» Information supplied

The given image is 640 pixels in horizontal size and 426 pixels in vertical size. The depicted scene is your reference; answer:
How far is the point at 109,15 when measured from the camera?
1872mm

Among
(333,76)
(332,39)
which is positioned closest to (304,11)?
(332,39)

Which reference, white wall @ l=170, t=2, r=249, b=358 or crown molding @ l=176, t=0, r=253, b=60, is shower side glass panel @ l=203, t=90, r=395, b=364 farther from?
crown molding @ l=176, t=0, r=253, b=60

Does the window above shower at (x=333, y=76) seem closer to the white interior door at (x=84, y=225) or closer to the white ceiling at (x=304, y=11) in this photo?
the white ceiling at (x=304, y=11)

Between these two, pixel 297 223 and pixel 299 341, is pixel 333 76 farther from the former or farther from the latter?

» What you will do
Reproduce every item above word for word, without changing anything.

» The response
The given image is 640 pixels in horizontal size and 426 pixels in vertical size. The depicted scene is your reference; answer:
How far is the point at 109,15 when measured from the camera?
1872mm

Among
(333,76)
(332,39)
which is positioned closest to (304,11)?
(332,39)

Which reference, white wall @ l=170, t=2, r=249, b=358 or crown molding @ l=176, t=0, r=253, b=60, is shower side glass panel @ l=203, t=90, r=395, b=364 farther from?
crown molding @ l=176, t=0, r=253, b=60

Does the window above shower at (x=333, y=76) seem closer to the white interior door at (x=84, y=225) or closer to the white ceiling at (x=304, y=11) in this photo?
the white ceiling at (x=304, y=11)

Between these two, pixel 297 223 and pixel 299 341, is pixel 333 76 farther from the former or farther from the latter?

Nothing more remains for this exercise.